Valuation-based system (VBS) is a framework for knowledge representation and inference. Real-world problems are modeled in this framework by a network of interrelated entities, called variables. The relationships between variables (possibly uncertain or imprecise) are represented by the functions called valuations. The two basic operations for performing inference in a VBS are combination and marginalization. Combination corresponds to the aggregation of knowledge, while marginalization refers to the focusing (coarsening) of it.

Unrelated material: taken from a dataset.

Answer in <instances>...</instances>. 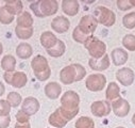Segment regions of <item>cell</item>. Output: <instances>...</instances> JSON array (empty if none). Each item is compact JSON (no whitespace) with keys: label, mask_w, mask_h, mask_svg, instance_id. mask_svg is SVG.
<instances>
[{"label":"cell","mask_w":135,"mask_h":128,"mask_svg":"<svg viewBox=\"0 0 135 128\" xmlns=\"http://www.w3.org/2000/svg\"><path fill=\"white\" fill-rule=\"evenodd\" d=\"M84 47L87 49L90 58L93 59H101L104 54H107L105 43L95 35H90L88 38V40L84 43Z\"/></svg>","instance_id":"6da1fadb"},{"label":"cell","mask_w":135,"mask_h":128,"mask_svg":"<svg viewBox=\"0 0 135 128\" xmlns=\"http://www.w3.org/2000/svg\"><path fill=\"white\" fill-rule=\"evenodd\" d=\"M93 15L96 17L98 24H101L105 27H112L116 21L115 13L111 9L103 6H99L95 8Z\"/></svg>","instance_id":"7a4b0ae2"},{"label":"cell","mask_w":135,"mask_h":128,"mask_svg":"<svg viewBox=\"0 0 135 128\" xmlns=\"http://www.w3.org/2000/svg\"><path fill=\"white\" fill-rule=\"evenodd\" d=\"M107 85V77L102 74H91L85 80V86L90 92L102 91Z\"/></svg>","instance_id":"3957f363"},{"label":"cell","mask_w":135,"mask_h":128,"mask_svg":"<svg viewBox=\"0 0 135 128\" xmlns=\"http://www.w3.org/2000/svg\"><path fill=\"white\" fill-rule=\"evenodd\" d=\"M80 105V96L75 91H66L61 97V106L67 110H78Z\"/></svg>","instance_id":"277c9868"},{"label":"cell","mask_w":135,"mask_h":128,"mask_svg":"<svg viewBox=\"0 0 135 128\" xmlns=\"http://www.w3.org/2000/svg\"><path fill=\"white\" fill-rule=\"evenodd\" d=\"M98 26V21L93 14L84 15L79 21V29L87 35H93Z\"/></svg>","instance_id":"5b68a950"},{"label":"cell","mask_w":135,"mask_h":128,"mask_svg":"<svg viewBox=\"0 0 135 128\" xmlns=\"http://www.w3.org/2000/svg\"><path fill=\"white\" fill-rule=\"evenodd\" d=\"M112 111V106L109 100H97L90 105V112L97 117L108 116Z\"/></svg>","instance_id":"8992f818"},{"label":"cell","mask_w":135,"mask_h":128,"mask_svg":"<svg viewBox=\"0 0 135 128\" xmlns=\"http://www.w3.org/2000/svg\"><path fill=\"white\" fill-rule=\"evenodd\" d=\"M38 8L41 18L52 16L59 10V2L56 0H38Z\"/></svg>","instance_id":"52a82bcc"},{"label":"cell","mask_w":135,"mask_h":128,"mask_svg":"<svg viewBox=\"0 0 135 128\" xmlns=\"http://www.w3.org/2000/svg\"><path fill=\"white\" fill-rule=\"evenodd\" d=\"M112 106V111L114 112V114L118 117H124L129 114L130 112V104L127 99L119 97L117 99H115L114 102L111 103Z\"/></svg>","instance_id":"ba28073f"},{"label":"cell","mask_w":135,"mask_h":128,"mask_svg":"<svg viewBox=\"0 0 135 128\" xmlns=\"http://www.w3.org/2000/svg\"><path fill=\"white\" fill-rule=\"evenodd\" d=\"M41 108V104L37 100V98L33 97V96H28L22 100L21 104V109L25 113H27L29 116L34 115L35 113H37V111Z\"/></svg>","instance_id":"9c48e42d"},{"label":"cell","mask_w":135,"mask_h":128,"mask_svg":"<svg viewBox=\"0 0 135 128\" xmlns=\"http://www.w3.org/2000/svg\"><path fill=\"white\" fill-rule=\"evenodd\" d=\"M116 79L124 86L131 85L135 80V73L130 67H122L116 72Z\"/></svg>","instance_id":"30bf717a"},{"label":"cell","mask_w":135,"mask_h":128,"mask_svg":"<svg viewBox=\"0 0 135 128\" xmlns=\"http://www.w3.org/2000/svg\"><path fill=\"white\" fill-rule=\"evenodd\" d=\"M76 78H77V73H76V68L74 66V64L65 66L60 72V80L63 84H66V85L71 84L76 82Z\"/></svg>","instance_id":"8fae6325"},{"label":"cell","mask_w":135,"mask_h":128,"mask_svg":"<svg viewBox=\"0 0 135 128\" xmlns=\"http://www.w3.org/2000/svg\"><path fill=\"white\" fill-rule=\"evenodd\" d=\"M69 27H70L69 19L63 15L54 17L51 21V28L56 33H65V32L68 31Z\"/></svg>","instance_id":"7c38bea8"},{"label":"cell","mask_w":135,"mask_h":128,"mask_svg":"<svg viewBox=\"0 0 135 128\" xmlns=\"http://www.w3.org/2000/svg\"><path fill=\"white\" fill-rule=\"evenodd\" d=\"M110 57L109 54H104L101 59H93L88 60V65L93 71L96 72H103L110 67Z\"/></svg>","instance_id":"4fadbf2b"},{"label":"cell","mask_w":135,"mask_h":128,"mask_svg":"<svg viewBox=\"0 0 135 128\" xmlns=\"http://www.w3.org/2000/svg\"><path fill=\"white\" fill-rule=\"evenodd\" d=\"M31 67L33 70V73L34 74H37V73H42L49 67V63H48V60L42 56V54H37L33 58V60L31 61Z\"/></svg>","instance_id":"5bb4252c"},{"label":"cell","mask_w":135,"mask_h":128,"mask_svg":"<svg viewBox=\"0 0 135 128\" xmlns=\"http://www.w3.org/2000/svg\"><path fill=\"white\" fill-rule=\"evenodd\" d=\"M80 3L78 0H63L62 11L67 16H76L79 13Z\"/></svg>","instance_id":"9a60e30c"},{"label":"cell","mask_w":135,"mask_h":128,"mask_svg":"<svg viewBox=\"0 0 135 128\" xmlns=\"http://www.w3.org/2000/svg\"><path fill=\"white\" fill-rule=\"evenodd\" d=\"M41 44L44 48H46V50L51 49L52 47H54L59 41V39L56 38V35L51 31H44L43 33L41 34L40 38Z\"/></svg>","instance_id":"2e32d148"},{"label":"cell","mask_w":135,"mask_h":128,"mask_svg":"<svg viewBox=\"0 0 135 128\" xmlns=\"http://www.w3.org/2000/svg\"><path fill=\"white\" fill-rule=\"evenodd\" d=\"M111 58H112V61L114 63V65L116 66H121L123 64L128 61V58H129V54L128 52L123 49V48H114L111 52Z\"/></svg>","instance_id":"e0dca14e"},{"label":"cell","mask_w":135,"mask_h":128,"mask_svg":"<svg viewBox=\"0 0 135 128\" xmlns=\"http://www.w3.org/2000/svg\"><path fill=\"white\" fill-rule=\"evenodd\" d=\"M44 91H45V95L49 99H56L62 94V86L57 82L51 81L45 85Z\"/></svg>","instance_id":"ac0fdd59"},{"label":"cell","mask_w":135,"mask_h":128,"mask_svg":"<svg viewBox=\"0 0 135 128\" xmlns=\"http://www.w3.org/2000/svg\"><path fill=\"white\" fill-rule=\"evenodd\" d=\"M4 8L6 10L13 16L15 15H20L23 11V4L20 0H6L4 2Z\"/></svg>","instance_id":"d6986e66"},{"label":"cell","mask_w":135,"mask_h":128,"mask_svg":"<svg viewBox=\"0 0 135 128\" xmlns=\"http://www.w3.org/2000/svg\"><path fill=\"white\" fill-rule=\"evenodd\" d=\"M48 123H49L51 126L55 127V128H64V127L67 125V123H68V121H67V120L61 114V112H60V110H59V108H57L54 112H52V113L50 114V116H49V118H48Z\"/></svg>","instance_id":"ffe728a7"},{"label":"cell","mask_w":135,"mask_h":128,"mask_svg":"<svg viewBox=\"0 0 135 128\" xmlns=\"http://www.w3.org/2000/svg\"><path fill=\"white\" fill-rule=\"evenodd\" d=\"M119 97H120V88H119V85L114 81L110 82L107 86V92H105L107 100L114 102L115 99H117Z\"/></svg>","instance_id":"44dd1931"},{"label":"cell","mask_w":135,"mask_h":128,"mask_svg":"<svg viewBox=\"0 0 135 128\" xmlns=\"http://www.w3.org/2000/svg\"><path fill=\"white\" fill-rule=\"evenodd\" d=\"M1 68L4 73H14L16 68V59L12 54H6L1 60Z\"/></svg>","instance_id":"7402d4cb"},{"label":"cell","mask_w":135,"mask_h":128,"mask_svg":"<svg viewBox=\"0 0 135 128\" xmlns=\"http://www.w3.org/2000/svg\"><path fill=\"white\" fill-rule=\"evenodd\" d=\"M16 54L19 59L27 60L33 54V48L29 43H20L16 47Z\"/></svg>","instance_id":"603a6c76"},{"label":"cell","mask_w":135,"mask_h":128,"mask_svg":"<svg viewBox=\"0 0 135 128\" xmlns=\"http://www.w3.org/2000/svg\"><path fill=\"white\" fill-rule=\"evenodd\" d=\"M16 22H17V26L20 28H32L34 20H33V17L30 14V12L23 11L20 15L17 16Z\"/></svg>","instance_id":"cb8c5ba5"},{"label":"cell","mask_w":135,"mask_h":128,"mask_svg":"<svg viewBox=\"0 0 135 128\" xmlns=\"http://www.w3.org/2000/svg\"><path fill=\"white\" fill-rule=\"evenodd\" d=\"M28 82V77L23 72H14L12 76V81L11 85L16 88V89H21L23 88Z\"/></svg>","instance_id":"d4e9b609"},{"label":"cell","mask_w":135,"mask_h":128,"mask_svg":"<svg viewBox=\"0 0 135 128\" xmlns=\"http://www.w3.org/2000/svg\"><path fill=\"white\" fill-rule=\"evenodd\" d=\"M66 51V45L65 43L62 41V40H59L56 45L54 47H52L51 49H48L47 50V53L52 57V58H60L62 57Z\"/></svg>","instance_id":"484cf974"},{"label":"cell","mask_w":135,"mask_h":128,"mask_svg":"<svg viewBox=\"0 0 135 128\" xmlns=\"http://www.w3.org/2000/svg\"><path fill=\"white\" fill-rule=\"evenodd\" d=\"M34 29L32 28H20L18 26L15 27V34L19 40H29L32 35Z\"/></svg>","instance_id":"4316f807"},{"label":"cell","mask_w":135,"mask_h":128,"mask_svg":"<svg viewBox=\"0 0 135 128\" xmlns=\"http://www.w3.org/2000/svg\"><path fill=\"white\" fill-rule=\"evenodd\" d=\"M75 128H95V122L88 116H81L76 121Z\"/></svg>","instance_id":"83f0119b"},{"label":"cell","mask_w":135,"mask_h":128,"mask_svg":"<svg viewBox=\"0 0 135 128\" xmlns=\"http://www.w3.org/2000/svg\"><path fill=\"white\" fill-rule=\"evenodd\" d=\"M7 100L11 105L12 108H17L19 105L22 104V98L21 95L17 92H10L7 96Z\"/></svg>","instance_id":"f1b7e54d"},{"label":"cell","mask_w":135,"mask_h":128,"mask_svg":"<svg viewBox=\"0 0 135 128\" xmlns=\"http://www.w3.org/2000/svg\"><path fill=\"white\" fill-rule=\"evenodd\" d=\"M122 45L129 51H135V35L126 34L122 38Z\"/></svg>","instance_id":"f546056e"},{"label":"cell","mask_w":135,"mask_h":128,"mask_svg":"<svg viewBox=\"0 0 135 128\" xmlns=\"http://www.w3.org/2000/svg\"><path fill=\"white\" fill-rule=\"evenodd\" d=\"M89 36H90V35H87V34L83 33V32L79 29L78 26H77V27L74 29V31H73V39H74V41H76L77 43L83 44V45H84V43L88 40Z\"/></svg>","instance_id":"4dcf8cb0"},{"label":"cell","mask_w":135,"mask_h":128,"mask_svg":"<svg viewBox=\"0 0 135 128\" xmlns=\"http://www.w3.org/2000/svg\"><path fill=\"white\" fill-rule=\"evenodd\" d=\"M14 19H15V16L11 15L6 10L4 6L0 8V22H1L2 25H10L14 21Z\"/></svg>","instance_id":"1f68e13d"},{"label":"cell","mask_w":135,"mask_h":128,"mask_svg":"<svg viewBox=\"0 0 135 128\" xmlns=\"http://www.w3.org/2000/svg\"><path fill=\"white\" fill-rule=\"evenodd\" d=\"M122 25L127 29L135 28V12H130L122 17Z\"/></svg>","instance_id":"d6a6232c"},{"label":"cell","mask_w":135,"mask_h":128,"mask_svg":"<svg viewBox=\"0 0 135 128\" xmlns=\"http://www.w3.org/2000/svg\"><path fill=\"white\" fill-rule=\"evenodd\" d=\"M59 110H60V112H61V114L67 120V121H71L74 117H76V115L79 113V111H80V109H78V110H67V109H65V108H63L62 106H60L59 107Z\"/></svg>","instance_id":"836d02e7"},{"label":"cell","mask_w":135,"mask_h":128,"mask_svg":"<svg viewBox=\"0 0 135 128\" xmlns=\"http://www.w3.org/2000/svg\"><path fill=\"white\" fill-rule=\"evenodd\" d=\"M11 105L7 99H0V116H8L11 112Z\"/></svg>","instance_id":"e575fe53"},{"label":"cell","mask_w":135,"mask_h":128,"mask_svg":"<svg viewBox=\"0 0 135 128\" xmlns=\"http://www.w3.org/2000/svg\"><path fill=\"white\" fill-rule=\"evenodd\" d=\"M74 66L76 68V73H77V78H76V82L77 81H81L85 76H86V70L84 68L83 65L79 63H75Z\"/></svg>","instance_id":"d590c367"},{"label":"cell","mask_w":135,"mask_h":128,"mask_svg":"<svg viewBox=\"0 0 135 128\" xmlns=\"http://www.w3.org/2000/svg\"><path fill=\"white\" fill-rule=\"evenodd\" d=\"M15 117H16V122L19 123V124H28V123H30V116L27 113H25L22 110L17 111Z\"/></svg>","instance_id":"8d00e7d4"},{"label":"cell","mask_w":135,"mask_h":128,"mask_svg":"<svg viewBox=\"0 0 135 128\" xmlns=\"http://www.w3.org/2000/svg\"><path fill=\"white\" fill-rule=\"evenodd\" d=\"M34 76H35L36 79L40 80V81H46V80L49 79L50 76H51V70L48 68V70H46V71H44V72H42V73L34 74Z\"/></svg>","instance_id":"74e56055"},{"label":"cell","mask_w":135,"mask_h":128,"mask_svg":"<svg viewBox=\"0 0 135 128\" xmlns=\"http://www.w3.org/2000/svg\"><path fill=\"white\" fill-rule=\"evenodd\" d=\"M117 8L120 11H128L133 7L130 4L129 0H117Z\"/></svg>","instance_id":"f35d334b"},{"label":"cell","mask_w":135,"mask_h":128,"mask_svg":"<svg viewBox=\"0 0 135 128\" xmlns=\"http://www.w3.org/2000/svg\"><path fill=\"white\" fill-rule=\"evenodd\" d=\"M11 124V116H0V128H8Z\"/></svg>","instance_id":"ab89813d"},{"label":"cell","mask_w":135,"mask_h":128,"mask_svg":"<svg viewBox=\"0 0 135 128\" xmlns=\"http://www.w3.org/2000/svg\"><path fill=\"white\" fill-rule=\"evenodd\" d=\"M12 76H13V73H4L3 74V79L4 81L11 85V81H12Z\"/></svg>","instance_id":"60d3db41"},{"label":"cell","mask_w":135,"mask_h":128,"mask_svg":"<svg viewBox=\"0 0 135 128\" xmlns=\"http://www.w3.org/2000/svg\"><path fill=\"white\" fill-rule=\"evenodd\" d=\"M14 128H31V125H30V123H28V124H19V123H16L15 126H14Z\"/></svg>","instance_id":"b9f144b4"},{"label":"cell","mask_w":135,"mask_h":128,"mask_svg":"<svg viewBox=\"0 0 135 128\" xmlns=\"http://www.w3.org/2000/svg\"><path fill=\"white\" fill-rule=\"evenodd\" d=\"M4 92H6V86L1 81H0V96H2L4 94Z\"/></svg>","instance_id":"7bdbcfd3"},{"label":"cell","mask_w":135,"mask_h":128,"mask_svg":"<svg viewBox=\"0 0 135 128\" xmlns=\"http://www.w3.org/2000/svg\"><path fill=\"white\" fill-rule=\"evenodd\" d=\"M2 52H3V46H2L1 43H0V56L2 54Z\"/></svg>","instance_id":"ee69618b"},{"label":"cell","mask_w":135,"mask_h":128,"mask_svg":"<svg viewBox=\"0 0 135 128\" xmlns=\"http://www.w3.org/2000/svg\"><path fill=\"white\" fill-rule=\"evenodd\" d=\"M129 2L132 7H135V0H129Z\"/></svg>","instance_id":"f6af8a7d"},{"label":"cell","mask_w":135,"mask_h":128,"mask_svg":"<svg viewBox=\"0 0 135 128\" xmlns=\"http://www.w3.org/2000/svg\"><path fill=\"white\" fill-rule=\"evenodd\" d=\"M132 123L135 125V113L133 114V116H132Z\"/></svg>","instance_id":"bcb514c9"},{"label":"cell","mask_w":135,"mask_h":128,"mask_svg":"<svg viewBox=\"0 0 135 128\" xmlns=\"http://www.w3.org/2000/svg\"><path fill=\"white\" fill-rule=\"evenodd\" d=\"M116 128H124V127H122V126H118V127H116Z\"/></svg>","instance_id":"7dc6e473"},{"label":"cell","mask_w":135,"mask_h":128,"mask_svg":"<svg viewBox=\"0 0 135 128\" xmlns=\"http://www.w3.org/2000/svg\"><path fill=\"white\" fill-rule=\"evenodd\" d=\"M0 8H1V7H0Z\"/></svg>","instance_id":"c3c4849f"}]
</instances>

VBSs were introduced by Prakash P. Shenoy in 1989 as general frameworks for managing uncertainty in expert systems.

==Applications==
VBS are used for knowledge representation in expert systems and data fusion.

==Bibliography==
- Shenoy, Prakash P. A valuation-based language for expert systems. Int. Journal of Approximate Reasoning, vol. 3, no. 2, pages 383–411, 1989.
- Shenoy, Prakash P. Valuation based systems: A framework for managing uncertainty in expert systems. In L. A. Zadeh and J. Kacprzyk, editors, Fuzzy Logic and the Management of Uncertainty, chapter 4, pages 83–104. Wiley, New York, 1992.
- Shenoy, Prakash P. and Shafer, G. Axioms for probability and belief-function propagation. In J. Pearl G. Shafer, editor, Readings in uncertain reasoning, pages 575–610. San Mateo, CA: Morgan Kaufmann, 1990.